Pienso en reclamos, manifestaciones, presión a las instituciones responsables. Pienso incluso en alguna expresión pública de descontento. Pero cuando miro a mi alrededor, solo veo cansancio. Ciudadanos agotados, abrumados. Alfredo mueve la cabeza casi con tristeza.
- El problema en Venezuela es que te enfrentas a una maquinaria monstruosa e inútil - dice - la burocracia, el clientelismo, la falta de inversión, te deja sin armas. ¿A quién le reclamas? ¿A un empleado que probablemente está tan jodido como tu lo estás?
De pronto, se apagan las luces del Jardin. Nos detenemos en la Oscuridad. Escucho cornetas y una especie de alarma chirriante. Los niños que jugaban corren a la puerta. Dos vecinos cierran las puertas eléctricas paralizadas por el súbito apagón. Lo miro todo entre asombrada y entristecida. La coreografía del desastre. Una respuesta más o menos rápida a una situación insostenible.
- Somos los sobrevivientes a Venezuela - me dice Alfredo mientras cruzamos el patio hacia la parte donde un generador de emergencia permite que un grupo de reflectores permanezcan encendidos - no sé por cuanto tiempo soportaremos, pero esa es la realidad.

____

§ **Qué se pide**
• A. En el pasaje sobre el apagón en Venezuela, ¿qué mantiene encendido un grupo de reflectores?
• B. Retoma el pasaje sobre el apagón en Venezuela y continúalo a partir de su última oración.

Entradas almacenadas de una colección:

____

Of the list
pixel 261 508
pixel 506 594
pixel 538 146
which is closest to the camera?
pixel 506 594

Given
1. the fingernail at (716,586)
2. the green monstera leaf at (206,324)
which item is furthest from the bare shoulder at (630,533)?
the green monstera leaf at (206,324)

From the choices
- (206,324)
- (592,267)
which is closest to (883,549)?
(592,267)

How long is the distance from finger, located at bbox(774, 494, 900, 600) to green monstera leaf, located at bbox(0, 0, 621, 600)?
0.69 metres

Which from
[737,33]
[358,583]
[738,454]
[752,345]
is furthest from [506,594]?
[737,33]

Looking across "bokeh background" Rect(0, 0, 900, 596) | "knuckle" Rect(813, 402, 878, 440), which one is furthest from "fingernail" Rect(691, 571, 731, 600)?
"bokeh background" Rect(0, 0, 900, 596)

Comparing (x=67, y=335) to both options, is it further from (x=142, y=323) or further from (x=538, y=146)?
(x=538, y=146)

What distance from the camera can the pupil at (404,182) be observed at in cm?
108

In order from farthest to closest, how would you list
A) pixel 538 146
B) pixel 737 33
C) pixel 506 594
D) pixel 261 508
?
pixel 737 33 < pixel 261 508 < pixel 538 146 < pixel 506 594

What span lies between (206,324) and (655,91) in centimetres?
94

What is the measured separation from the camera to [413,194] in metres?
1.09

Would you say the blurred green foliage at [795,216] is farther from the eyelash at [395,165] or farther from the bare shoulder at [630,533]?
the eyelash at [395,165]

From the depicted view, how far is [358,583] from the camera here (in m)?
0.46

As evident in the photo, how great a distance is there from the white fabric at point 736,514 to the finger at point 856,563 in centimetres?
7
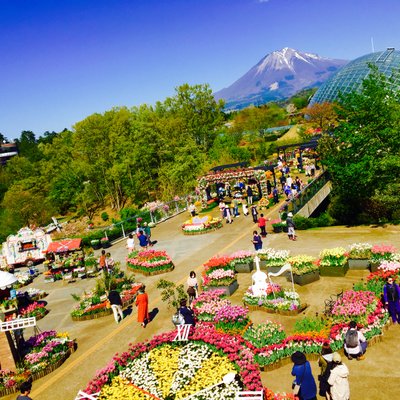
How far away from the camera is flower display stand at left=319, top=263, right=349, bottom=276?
1540 centimetres

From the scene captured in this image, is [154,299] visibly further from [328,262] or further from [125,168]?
[125,168]

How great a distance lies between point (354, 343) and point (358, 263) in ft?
22.4

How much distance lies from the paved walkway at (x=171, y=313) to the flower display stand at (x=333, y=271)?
267 millimetres

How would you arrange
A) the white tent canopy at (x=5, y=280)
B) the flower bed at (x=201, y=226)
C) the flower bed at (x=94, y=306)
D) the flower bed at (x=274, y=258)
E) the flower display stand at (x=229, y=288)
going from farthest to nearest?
the flower bed at (x=201, y=226) → the flower bed at (x=274, y=258) → the flower bed at (x=94, y=306) → the flower display stand at (x=229, y=288) → the white tent canopy at (x=5, y=280)

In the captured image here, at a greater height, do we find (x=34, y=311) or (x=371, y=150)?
(x=371, y=150)

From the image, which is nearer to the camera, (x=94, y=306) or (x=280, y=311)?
(x=280, y=311)

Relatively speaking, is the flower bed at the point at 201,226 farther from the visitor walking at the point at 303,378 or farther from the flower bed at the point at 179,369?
the visitor walking at the point at 303,378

____

§ **Resultados por tarea**
• A. Un generador de emergencia.

• B.
Miro a mi alrededor. La confusión y la preocupación de los vecinos, de los ciudadanos aplastados bajo la realidad cotidiana. Y siento dolor y algo muy parecido a la amargura. El desencanto de un país asfixiado bajo el peso de la identidad nacional rota.
***
Gimena (es su nombre real) me lo cuenta casi en tono burlón. Todos los miembros de su familia, tienen un rubro alimenticio adjudicado y se dedican a recorrer supermercados y abastos buscandolo hasta lograr encontrarlo. Me cuenta que incluso su marido y ella organizan las "rutas" de "revisión" para que nadie las repita y que todo alcance "un máximo de efectividad".
- De esa manera hemos logrado que nunca nos falte papel del baño ni carne - me dice con una pequeña carcajada - el máximo rendimiento con la máxima organización.
No me parece gracioso lo que me cuenta desde luego. El problema de la escasez en nuestro país es probablemente la demostración más fidedigna de una política económica errada y lo que es aún peor, una visión de la estructura financiera incapaz de sostener los requerimientos de producción minimos de la población. Pero para Gimena, la cosa no es tan amplia y sí muy inmediata, como si el problema mayor no fuera tan urgente de resolver y solventar como el de todos los días, el cotidiano, el visible.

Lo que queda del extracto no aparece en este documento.